Langzeitgefahren: Periprothetische Frakturen
Eine grosse Gefahr besteht in erneuten Sturzereignissen bei einliegender Hüftprothese. Es können sogenannte periprothetische Brüche vorkommen. Bei diesen Brüchen um eine einliegende Prothese herum, wird zunächst versucht, die Prothese zu erhalten und den Knochenbruch zu stabilisieren. Das wird möglich sein, wenn die Prothese noch ausreichend stabil in der Markraumhöhle verankert ist. Wenn die Prothese aber durch den Knochenbruch aus der Verankerung ausgelockert ist, muss ein Prothesenwechsel vorgenommen werden. Dieser Prothesenaustausch oder Revisionseingriffe stellen ausgedehnte operative Massnahmen dar, die für die Patientinnen und Patienten u.U. eine grosse Belastung bedeuten.
Zusammenfassung (Verletzung des Schenkelhalses, Schenkelhalsfraktur)
Ein Schenkelhalsbruch ist eine ernst zu nehmende Verletzung, da sie weitreichende Konsequenzen haben kann. Diese typischen Altersbrüche gehören zur wichtigsten Ursache für den Verlust von Selbstständigkeit und können in einer Pflegebedürftigkeit münden.
Es muss davon ausgegangen werden, dass ca. ein Drittel der Patientinnen und Patienten nach einem Hüftbruch eine so deutliche Einschränkung der Mobilität erleiden, dass eine Einweisung in Alten- und Pflegeheime erforderlich wird. Um den stetigen Anstieg der Fallzahlen zu begrenzen, muss der Frakturprävention eine größere Bedeutung beigemessen werden.
Der Schenkelhalsbruch kann unter anderem mit einer Hüftprothese therapiert werden, die in modernen minimal invasiven Operationsmethoden eingesetzt wird.
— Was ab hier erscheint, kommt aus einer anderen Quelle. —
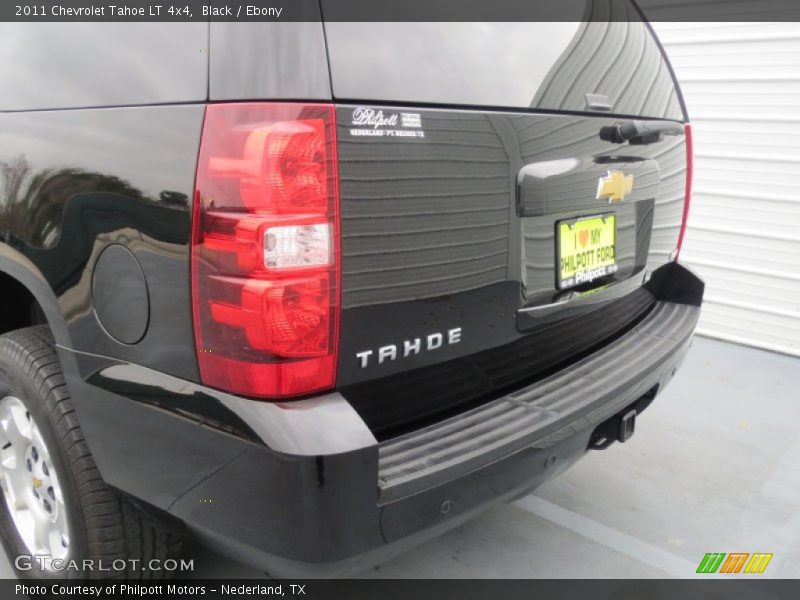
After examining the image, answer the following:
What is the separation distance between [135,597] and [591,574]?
156cm

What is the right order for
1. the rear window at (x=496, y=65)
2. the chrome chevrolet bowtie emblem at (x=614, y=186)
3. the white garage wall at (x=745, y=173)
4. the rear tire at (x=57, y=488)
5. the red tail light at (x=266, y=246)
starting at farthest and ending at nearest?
the white garage wall at (x=745, y=173), the chrome chevrolet bowtie emblem at (x=614, y=186), the rear tire at (x=57, y=488), the rear window at (x=496, y=65), the red tail light at (x=266, y=246)

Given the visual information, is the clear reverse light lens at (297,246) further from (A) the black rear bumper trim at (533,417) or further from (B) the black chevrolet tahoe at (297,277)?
(A) the black rear bumper trim at (533,417)

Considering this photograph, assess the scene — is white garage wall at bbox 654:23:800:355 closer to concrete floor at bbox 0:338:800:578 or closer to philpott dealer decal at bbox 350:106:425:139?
concrete floor at bbox 0:338:800:578

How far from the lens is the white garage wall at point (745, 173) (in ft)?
15.7

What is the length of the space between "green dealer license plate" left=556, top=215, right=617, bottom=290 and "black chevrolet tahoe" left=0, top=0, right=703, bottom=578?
13 mm

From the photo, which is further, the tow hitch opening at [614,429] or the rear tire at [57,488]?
the tow hitch opening at [614,429]

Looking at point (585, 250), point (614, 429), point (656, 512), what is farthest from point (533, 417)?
point (656, 512)

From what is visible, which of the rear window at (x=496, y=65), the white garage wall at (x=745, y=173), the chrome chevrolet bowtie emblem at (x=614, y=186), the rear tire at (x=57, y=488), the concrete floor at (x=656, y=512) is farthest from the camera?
the white garage wall at (x=745, y=173)

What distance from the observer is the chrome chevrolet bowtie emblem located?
218cm

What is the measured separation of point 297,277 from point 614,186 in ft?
4.06

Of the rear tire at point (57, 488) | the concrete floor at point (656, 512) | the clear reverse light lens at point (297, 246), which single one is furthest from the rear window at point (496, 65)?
the concrete floor at point (656, 512)

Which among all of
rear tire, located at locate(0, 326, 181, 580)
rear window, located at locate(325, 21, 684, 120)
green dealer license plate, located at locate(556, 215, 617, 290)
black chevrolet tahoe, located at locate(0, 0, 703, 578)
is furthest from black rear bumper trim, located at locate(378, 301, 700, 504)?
rear window, located at locate(325, 21, 684, 120)

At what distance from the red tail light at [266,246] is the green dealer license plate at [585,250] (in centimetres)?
85

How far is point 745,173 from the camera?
503 cm
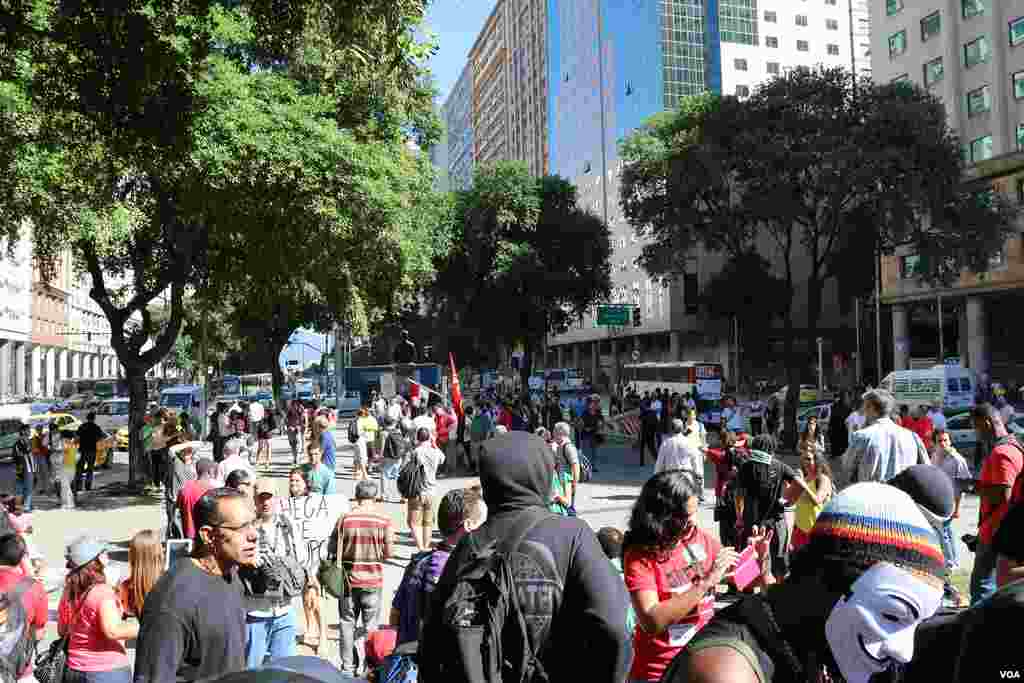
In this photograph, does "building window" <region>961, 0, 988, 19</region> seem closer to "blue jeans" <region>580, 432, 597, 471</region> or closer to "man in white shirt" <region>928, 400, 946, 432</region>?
"man in white shirt" <region>928, 400, 946, 432</region>

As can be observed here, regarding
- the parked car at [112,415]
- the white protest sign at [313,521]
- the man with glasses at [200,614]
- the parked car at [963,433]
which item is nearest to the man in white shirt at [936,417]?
the parked car at [963,433]

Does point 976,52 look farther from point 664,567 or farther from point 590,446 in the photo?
point 664,567

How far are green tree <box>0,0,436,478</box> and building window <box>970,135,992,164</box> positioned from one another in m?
32.3

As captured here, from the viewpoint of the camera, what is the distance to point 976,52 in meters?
43.9

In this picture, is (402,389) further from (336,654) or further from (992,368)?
(992,368)

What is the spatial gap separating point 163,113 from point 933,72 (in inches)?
1867

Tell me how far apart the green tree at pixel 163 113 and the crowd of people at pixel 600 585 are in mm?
3837

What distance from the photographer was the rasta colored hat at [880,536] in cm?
167

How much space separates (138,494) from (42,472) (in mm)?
2940

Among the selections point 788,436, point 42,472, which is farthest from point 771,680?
point 788,436

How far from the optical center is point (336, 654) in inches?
283

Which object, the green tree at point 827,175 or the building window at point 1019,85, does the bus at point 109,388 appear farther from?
the building window at point 1019,85

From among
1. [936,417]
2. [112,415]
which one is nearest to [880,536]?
[936,417]

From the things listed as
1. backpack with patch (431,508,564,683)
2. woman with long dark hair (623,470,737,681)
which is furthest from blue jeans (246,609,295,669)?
backpack with patch (431,508,564,683)
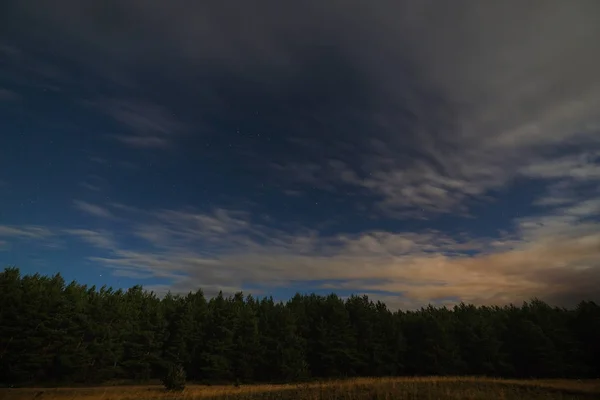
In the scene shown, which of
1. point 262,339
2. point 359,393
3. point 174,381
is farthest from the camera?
point 262,339

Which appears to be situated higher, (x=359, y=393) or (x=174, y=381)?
(x=359, y=393)

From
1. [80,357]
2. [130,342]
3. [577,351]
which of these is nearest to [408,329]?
[577,351]

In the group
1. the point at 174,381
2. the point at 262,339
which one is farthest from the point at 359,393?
the point at 262,339

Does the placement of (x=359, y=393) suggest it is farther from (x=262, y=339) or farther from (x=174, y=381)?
(x=262, y=339)

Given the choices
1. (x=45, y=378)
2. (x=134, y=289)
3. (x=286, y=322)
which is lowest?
(x=45, y=378)

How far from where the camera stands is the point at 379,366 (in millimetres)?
70938

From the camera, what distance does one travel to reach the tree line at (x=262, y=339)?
56.4 m

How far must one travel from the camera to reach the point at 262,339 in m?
69.8

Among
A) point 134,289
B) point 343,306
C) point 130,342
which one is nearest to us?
point 130,342

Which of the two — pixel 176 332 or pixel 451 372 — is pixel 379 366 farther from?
pixel 176 332

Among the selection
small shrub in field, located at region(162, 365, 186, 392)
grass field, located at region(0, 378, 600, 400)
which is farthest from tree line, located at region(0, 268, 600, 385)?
small shrub in field, located at region(162, 365, 186, 392)

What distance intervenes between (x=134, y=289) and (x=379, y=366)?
56247mm

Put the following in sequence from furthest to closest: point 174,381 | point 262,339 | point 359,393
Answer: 1. point 262,339
2. point 174,381
3. point 359,393

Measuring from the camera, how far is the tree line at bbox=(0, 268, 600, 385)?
2221 inches
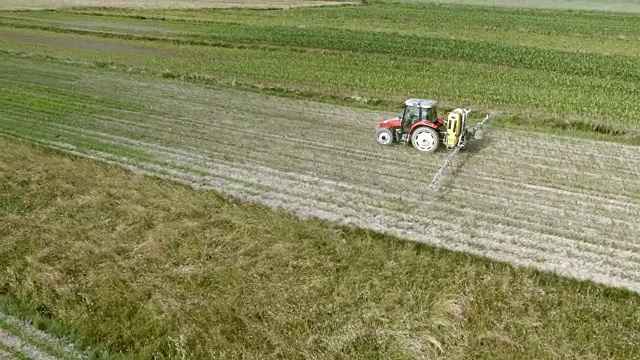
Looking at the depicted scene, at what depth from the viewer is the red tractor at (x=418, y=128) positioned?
15086 mm

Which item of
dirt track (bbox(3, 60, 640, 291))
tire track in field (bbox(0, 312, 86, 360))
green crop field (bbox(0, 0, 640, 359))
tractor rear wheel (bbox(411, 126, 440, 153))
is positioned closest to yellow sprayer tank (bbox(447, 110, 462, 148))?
tractor rear wheel (bbox(411, 126, 440, 153))

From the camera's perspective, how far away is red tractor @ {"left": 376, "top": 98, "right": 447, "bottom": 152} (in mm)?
15086

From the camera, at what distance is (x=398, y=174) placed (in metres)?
13.9

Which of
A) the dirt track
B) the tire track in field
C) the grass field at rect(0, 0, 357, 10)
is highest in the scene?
the grass field at rect(0, 0, 357, 10)

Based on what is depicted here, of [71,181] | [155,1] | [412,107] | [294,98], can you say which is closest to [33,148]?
[71,181]

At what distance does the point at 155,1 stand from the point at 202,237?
64.7m

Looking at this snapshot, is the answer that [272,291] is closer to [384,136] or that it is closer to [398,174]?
[398,174]

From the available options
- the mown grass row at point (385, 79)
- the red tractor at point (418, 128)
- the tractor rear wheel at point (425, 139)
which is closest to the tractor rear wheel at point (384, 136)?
the red tractor at point (418, 128)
Gerade diese weichteilschonenden Operationsverfahren ermöglichen eine sofortige Mobilisation der Patientin oder des Patienten und eine vollumfängliche Belastung des betroffenen Beins in der frühen postoperativen Phase. Damit können Komplikationen vermieden werden und die Patientin oder der Patient kann nach erfolgreicher Rehabilitation in sein gewohntes soziales Umfeld zurückkehren.
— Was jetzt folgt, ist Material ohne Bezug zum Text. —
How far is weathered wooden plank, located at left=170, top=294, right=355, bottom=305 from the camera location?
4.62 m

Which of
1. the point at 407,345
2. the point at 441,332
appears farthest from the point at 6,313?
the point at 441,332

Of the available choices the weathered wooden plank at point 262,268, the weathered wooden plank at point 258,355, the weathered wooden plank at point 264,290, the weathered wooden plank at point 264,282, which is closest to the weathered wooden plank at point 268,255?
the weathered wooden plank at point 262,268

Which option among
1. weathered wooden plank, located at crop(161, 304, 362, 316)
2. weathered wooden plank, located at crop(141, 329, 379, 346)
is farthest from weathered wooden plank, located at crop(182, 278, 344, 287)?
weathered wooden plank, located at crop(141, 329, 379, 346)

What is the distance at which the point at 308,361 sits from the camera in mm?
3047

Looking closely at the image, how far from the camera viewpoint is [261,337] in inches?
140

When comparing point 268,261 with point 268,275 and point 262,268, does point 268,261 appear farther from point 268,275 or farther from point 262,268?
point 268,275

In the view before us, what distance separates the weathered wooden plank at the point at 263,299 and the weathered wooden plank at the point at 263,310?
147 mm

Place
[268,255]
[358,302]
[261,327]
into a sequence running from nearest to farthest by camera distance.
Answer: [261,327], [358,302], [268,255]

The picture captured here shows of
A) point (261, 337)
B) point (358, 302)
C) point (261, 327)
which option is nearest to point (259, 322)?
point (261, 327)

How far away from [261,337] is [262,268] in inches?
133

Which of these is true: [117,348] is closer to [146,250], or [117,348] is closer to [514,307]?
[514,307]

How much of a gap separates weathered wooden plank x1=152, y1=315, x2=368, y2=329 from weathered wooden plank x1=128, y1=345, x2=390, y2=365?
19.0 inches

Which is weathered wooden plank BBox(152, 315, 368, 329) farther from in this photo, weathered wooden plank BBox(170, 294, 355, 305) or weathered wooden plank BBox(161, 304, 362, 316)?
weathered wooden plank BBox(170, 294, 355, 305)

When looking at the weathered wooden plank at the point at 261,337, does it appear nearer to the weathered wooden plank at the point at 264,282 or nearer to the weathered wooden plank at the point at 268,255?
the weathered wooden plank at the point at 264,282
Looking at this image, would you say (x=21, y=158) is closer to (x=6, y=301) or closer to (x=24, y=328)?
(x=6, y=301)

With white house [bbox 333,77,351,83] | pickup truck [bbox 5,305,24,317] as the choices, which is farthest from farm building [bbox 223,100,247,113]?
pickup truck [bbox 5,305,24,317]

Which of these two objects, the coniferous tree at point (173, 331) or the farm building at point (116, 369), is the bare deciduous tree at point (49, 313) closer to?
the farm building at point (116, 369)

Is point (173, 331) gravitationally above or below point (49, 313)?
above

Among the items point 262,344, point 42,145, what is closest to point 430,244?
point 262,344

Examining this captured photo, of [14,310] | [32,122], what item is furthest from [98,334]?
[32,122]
Um dieses Behandlungskonzept erfolgreich umzusetzen, wurde im Zentrum für Alterstraumatologie am Universitätsspital Zürich ein sogenanntes „traumatologisch-geriatrisches Co- Management“ etabliert. Mit einem interdisziplinären Therapieansatz arbeiten viele Berufsgruppen zusammen und bieten den Patientinnen udn Patienten eine optimale Therapie und Pflege an. Neben den Traumatologen und Altersmedizinern (Geriater) behandeln speziell ausgebildete Fachleute der Pflege, Physiotherapie, Ergotherapie, Ernährungsberatung sowie Schmerzspezialistinnen und Spezialisten gemeinsam und in enger Zusammenarbeit und Abstimmung diese Patientinnen und Patienten.